Records of spatial reasoning questions ::

>>>>>

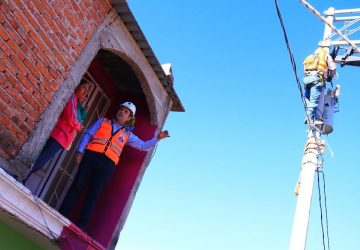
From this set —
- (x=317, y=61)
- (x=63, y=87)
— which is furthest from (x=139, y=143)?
(x=317, y=61)

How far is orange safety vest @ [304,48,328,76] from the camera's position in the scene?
7.02 metres

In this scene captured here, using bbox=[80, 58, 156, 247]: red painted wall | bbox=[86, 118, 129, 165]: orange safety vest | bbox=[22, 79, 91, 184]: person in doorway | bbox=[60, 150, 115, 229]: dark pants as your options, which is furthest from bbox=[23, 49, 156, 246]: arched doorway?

<<<<<

Rewrite the material above with "orange safety vest" changed to "orange reflective vest" wherever it appears, keeping everything else the same and leaving out the pictures.

Response below ::
From this set —
- (x=317, y=61)
- (x=63, y=87)
— which is furthest from (x=139, y=143)?
(x=317, y=61)

How far is orange reflective vest @ [304,48,328,76] from the camera's position in the scene?
7.02 metres

In this scene captured here, using bbox=[80, 58, 156, 247]: red painted wall | bbox=[86, 118, 129, 165]: orange reflective vest | bbox=[22, 79, 91, 184]: person in doorway | bbox=[60, 150, 115, 229]: dark pants as your options, which is furthest from bbox=[23, 49, 156, 246]: arched doorway?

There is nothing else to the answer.